-- Data to use follows --

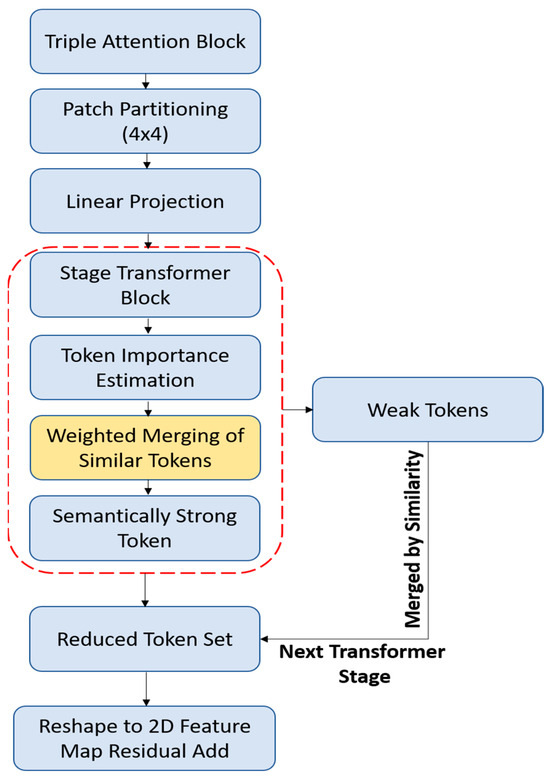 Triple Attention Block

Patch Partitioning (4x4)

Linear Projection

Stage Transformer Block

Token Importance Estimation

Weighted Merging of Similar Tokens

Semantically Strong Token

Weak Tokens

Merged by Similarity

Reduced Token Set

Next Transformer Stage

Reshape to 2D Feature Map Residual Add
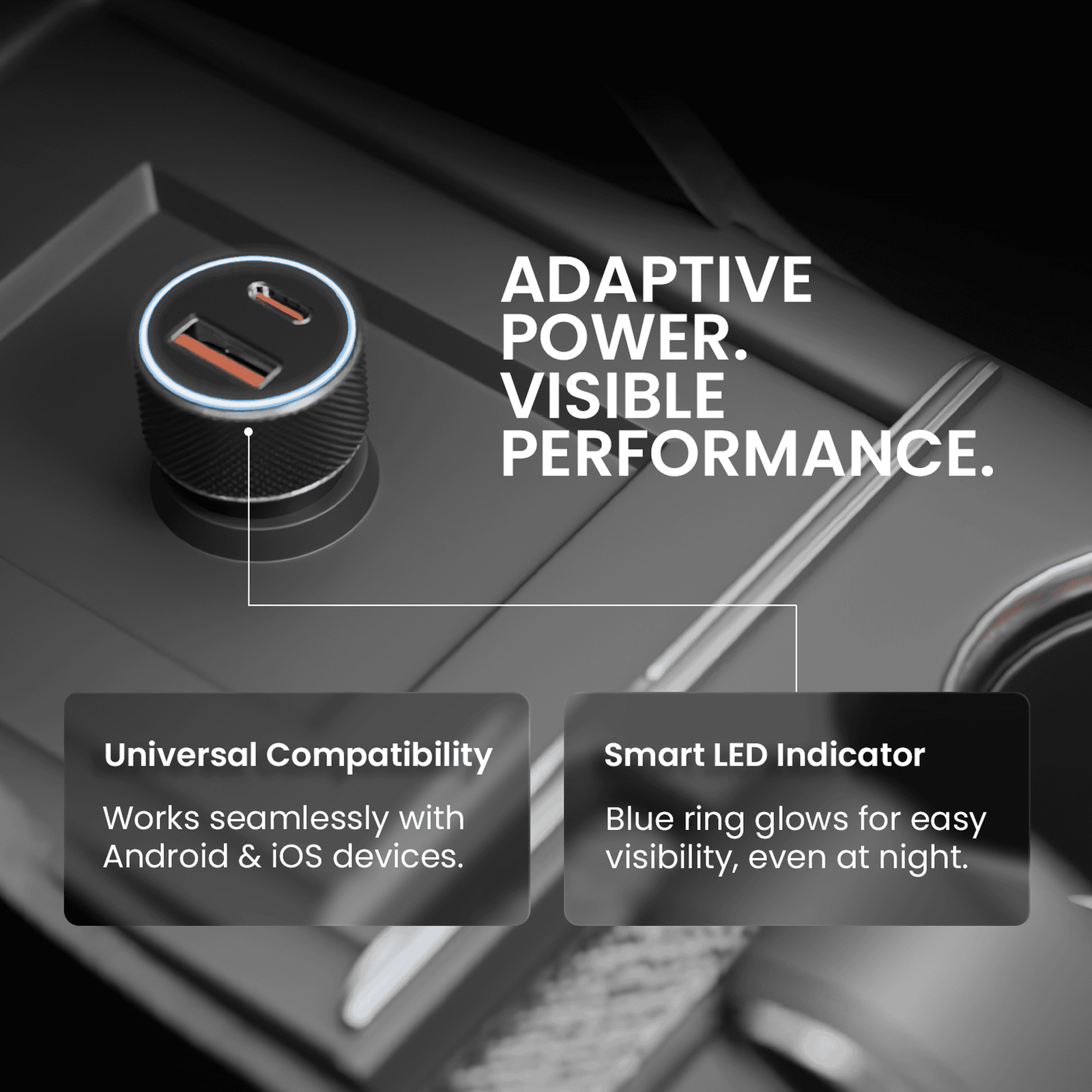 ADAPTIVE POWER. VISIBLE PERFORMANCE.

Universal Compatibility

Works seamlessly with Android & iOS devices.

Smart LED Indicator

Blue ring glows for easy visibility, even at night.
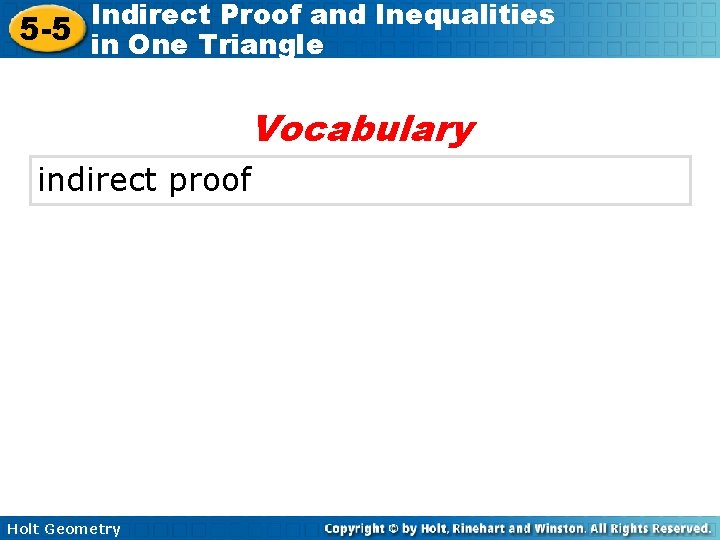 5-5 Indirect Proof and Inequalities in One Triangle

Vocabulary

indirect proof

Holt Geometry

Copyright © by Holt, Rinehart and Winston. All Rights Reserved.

-- Data to use concluded --
-- Data to use follows --

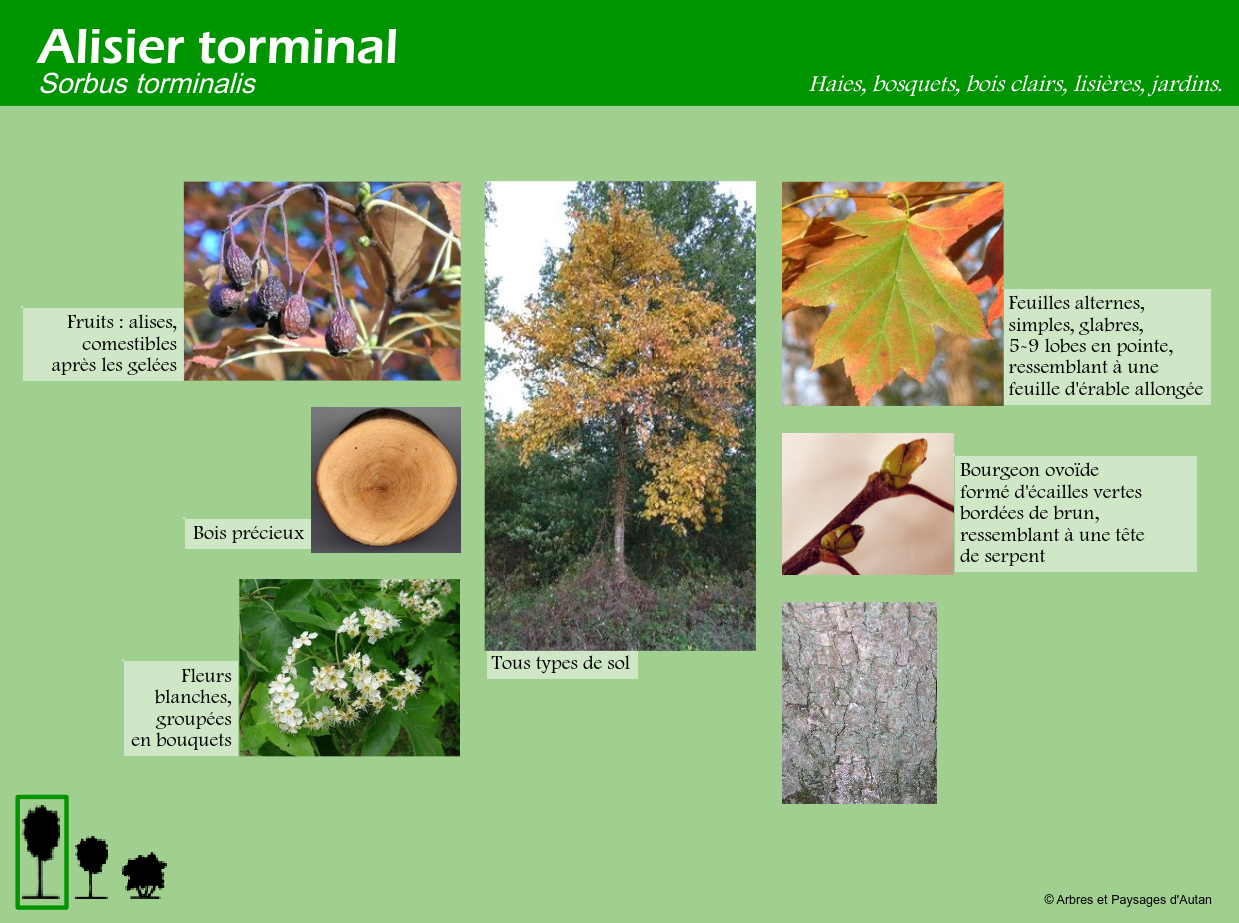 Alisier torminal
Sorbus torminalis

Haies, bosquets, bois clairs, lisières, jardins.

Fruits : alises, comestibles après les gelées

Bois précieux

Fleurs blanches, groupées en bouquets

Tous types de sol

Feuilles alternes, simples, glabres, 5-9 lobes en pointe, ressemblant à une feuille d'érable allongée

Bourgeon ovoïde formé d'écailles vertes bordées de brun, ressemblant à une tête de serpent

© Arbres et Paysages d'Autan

-- Data to use concluded --

Take every line from the records that holds "Transformer" and copy it down.

Stage Transformer Block
Next Transformer Stage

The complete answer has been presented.